Selon les observateurs, alors que Taiwan comptant environ 300 000 catholiques pour une population totale de 23,5 millions d’habitants, la présence du vice-président Chen Chien-jen aux célébrations organisées par la nonciature apostolique témoigne de l’importance accordée par les autorités taiwanaises aux relations diplomatiques avec le Saint-Siège. En novembre 2016, à deux mois des élections, Tsai Ing-wen, la candidate du Parti démocrate-progressiste (DPP), le parti des indépendantistes aux élections présidentielles, avait annoncé que Chen Chien-jen serait son colistier.
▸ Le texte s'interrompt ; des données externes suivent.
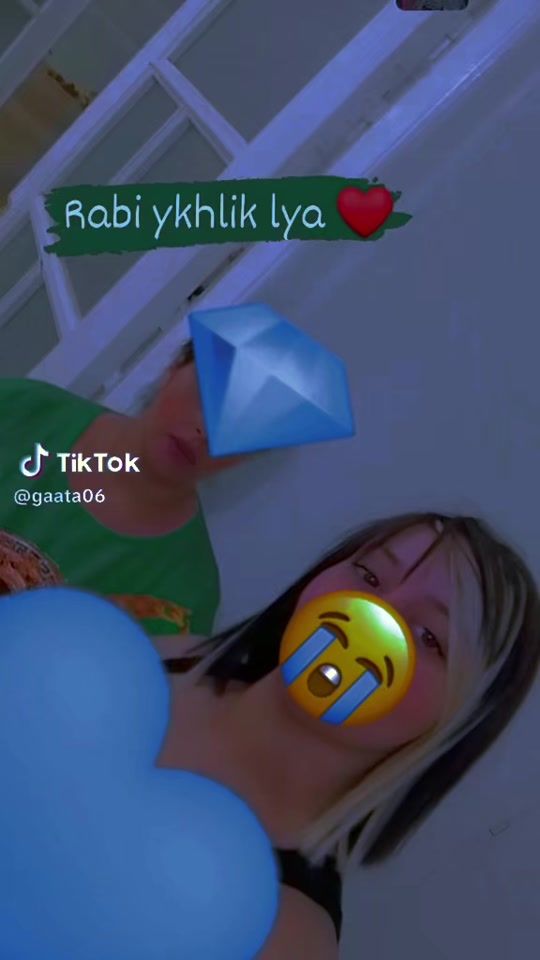 TikTok video thumbnail by raynaz019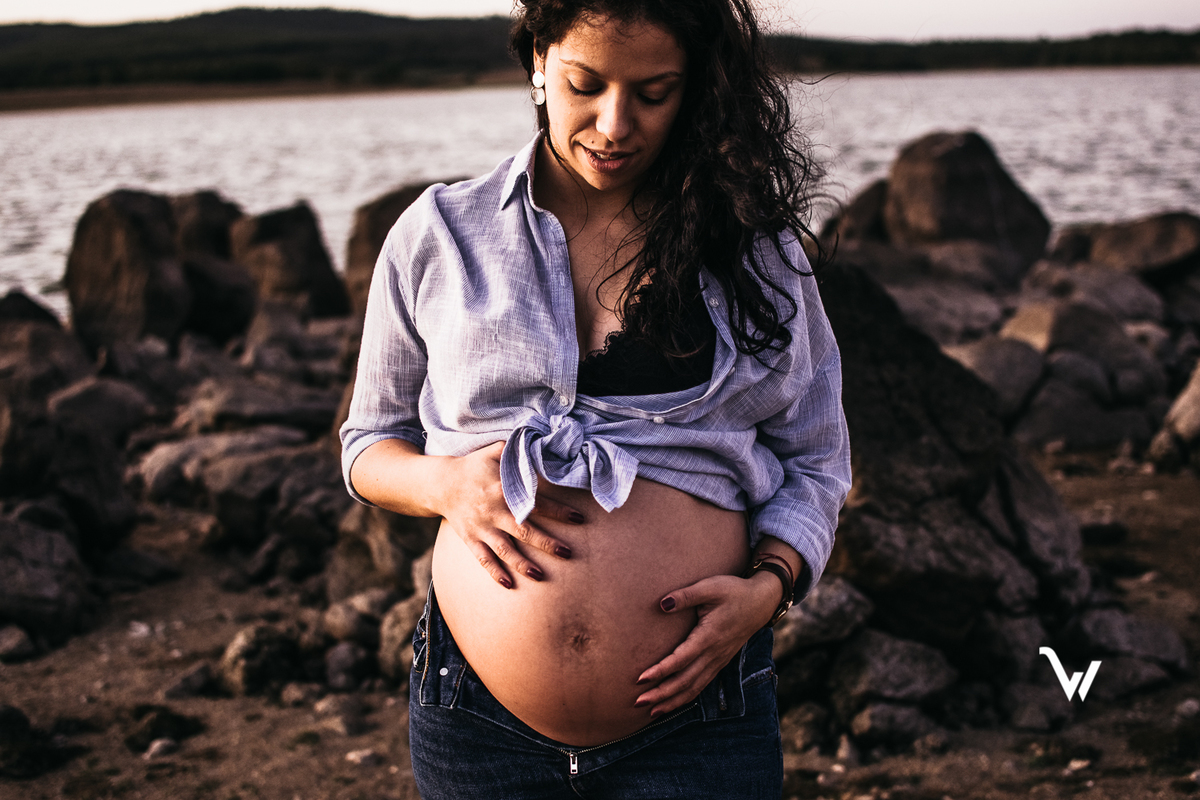 weclick sessões fotográficas maternidade fotógrafos évora campo 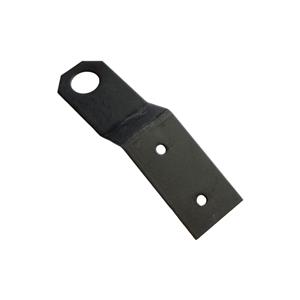 Buy Rear Bracket - pull rod Online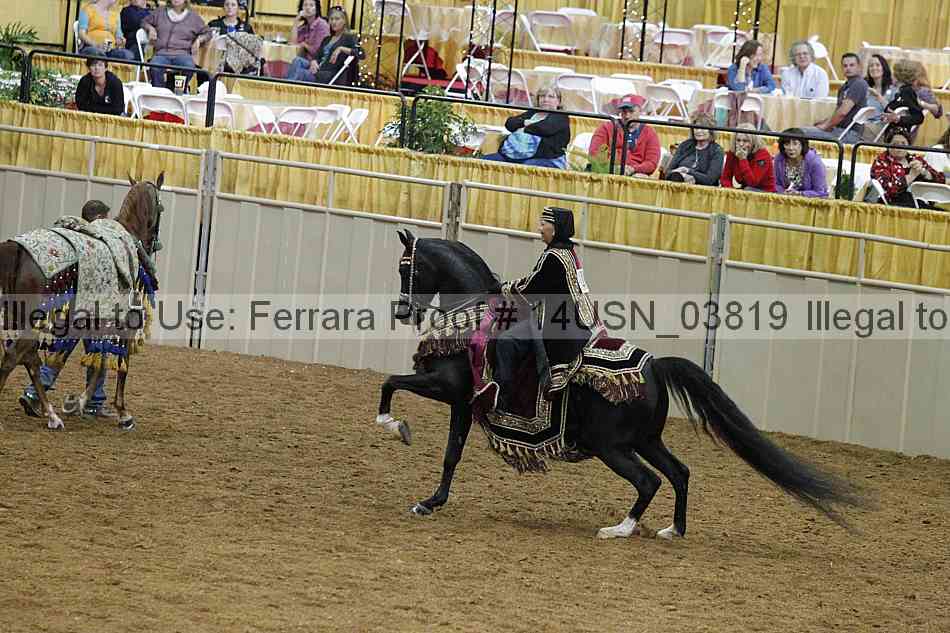 Proof 14usn_03819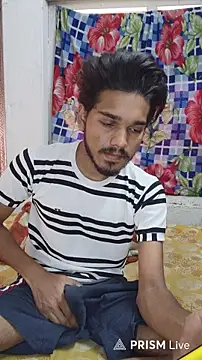 luckyutube online show from March 2026 07:11:02 AM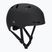 ION Slash Core helmet black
Un choix alors considéré comme judicieux, dans la mesure où l’intéressé, bien introduit au Vatican (il a été fait chevalier de l’Ordre du Saint Sépulcre en 2010 et de l’Ordre de Saint Grégoire le Grand en 2013), pourrait peser d’un poids bienvenu en cas de pression éventuelle de Pékin sur le Saint-Siège pour que ce dernier rompe les relations diplomatiques entretenues avec Taipei.

Du côté des fidèles taiwanais, on préfère laisser les tractations diplomatiques aux responsables politiques. Pour eux, l’essentiel est ailleurs : ils espèrent que leurs frères et sœurs de Chine continentale pourront vivre librement leur foi, en union avec l’Eglise universelle. Et, si un accord sino-vatican leur paraît encore lointain, ils reconnaitront dans la signature d’un tel accord le souffle de la sagesse divine. Mais ils confient qu’un abandon des liens entre Taipei et Rome leur serait difficile à accepter.